Is the Minister intent on driving out the farmers who farm not only for profit but because it is their way of life, getting in the big combines, getting in the companies and the bigger units, which are now being sought after not only by the Land Commission, for their own good policy reasons, but by the EEC and all that we hear coming from behind the scenes there? Is this where we are going? Is this part of the pattern that is devised to bring about the situation of the huge farming complexes in the future to the exclusion of the traditional farming community in this country? If those people were over the years and at the present time to measure their profits and set beside that their efforts and the hours they put into the work on their farms and think in terms of how much more they could get by realising the lot and investing their money in gilt edge securities, surely the Minister must realise that these people have a place in the community, that they should be retained, that it is vital they are; and if the time comes when these people are driven out and are replaced by the very type the Minister and his Government seem to be trying to prevent accumulating land in this country, he will be a sorry man then and we will all be sorry but it will be too late.

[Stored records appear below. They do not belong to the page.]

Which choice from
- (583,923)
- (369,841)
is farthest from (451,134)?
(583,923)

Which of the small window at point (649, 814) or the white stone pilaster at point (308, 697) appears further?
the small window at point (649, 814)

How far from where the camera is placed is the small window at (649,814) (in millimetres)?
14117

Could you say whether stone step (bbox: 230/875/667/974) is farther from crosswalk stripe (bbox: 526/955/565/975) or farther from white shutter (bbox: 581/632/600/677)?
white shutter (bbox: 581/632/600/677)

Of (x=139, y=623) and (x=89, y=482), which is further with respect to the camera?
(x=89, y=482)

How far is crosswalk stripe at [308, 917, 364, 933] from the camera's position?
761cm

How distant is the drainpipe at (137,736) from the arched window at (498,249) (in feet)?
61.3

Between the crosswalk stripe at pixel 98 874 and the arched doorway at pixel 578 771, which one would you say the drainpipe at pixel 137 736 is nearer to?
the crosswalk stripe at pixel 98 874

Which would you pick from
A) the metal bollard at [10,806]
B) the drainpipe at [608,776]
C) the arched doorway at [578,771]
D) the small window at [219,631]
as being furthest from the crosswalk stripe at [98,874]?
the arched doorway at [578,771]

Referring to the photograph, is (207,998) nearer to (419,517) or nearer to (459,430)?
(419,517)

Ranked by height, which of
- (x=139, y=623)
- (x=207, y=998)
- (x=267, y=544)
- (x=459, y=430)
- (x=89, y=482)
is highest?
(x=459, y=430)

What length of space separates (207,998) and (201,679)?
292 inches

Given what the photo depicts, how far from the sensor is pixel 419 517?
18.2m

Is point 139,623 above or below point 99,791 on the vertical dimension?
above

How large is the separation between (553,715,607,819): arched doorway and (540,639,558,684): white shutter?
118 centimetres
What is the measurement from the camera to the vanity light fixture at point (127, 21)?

It is for these reasons that I say again to the Minister in all honesty, no political gimmickry whatsoever intended, that this measure is ill-timed, whatever about being ill-conceived or badly constructed. It should not in my estimation be pursued further at this particular juncture. I believe the Minister can honourably, without any loss of face, withdraw this part of the Bill without prejudice to his actions in the future and do it for the reason that farming as an overall industry is going through a very bad time, a time contrary to the promise we all felt was there a few years ago and which we believe will return. The Minister could thus give a boost to the farming community at a time when they badly need it. It is about the only thing he can give them at this time, particularly in the cattle and beef industry of this country. The Minister stated in another context that the losses made this year can be written off. If the losses are made in the coming year the Minister cannot expect to lose anything by not applying these taxes, so he does not have anything to lose financially. He does not have any face to lose in the matter and he does not have any political side to consider in this matter at this time. He could help the farmers' morale greatly, he would show the courage he has been talking about here this evening, and he would be applauded for it. I think the Minister is man enough to do it. I hope, while he is thinking of saying no at the back of his mind he is still considering saying yes.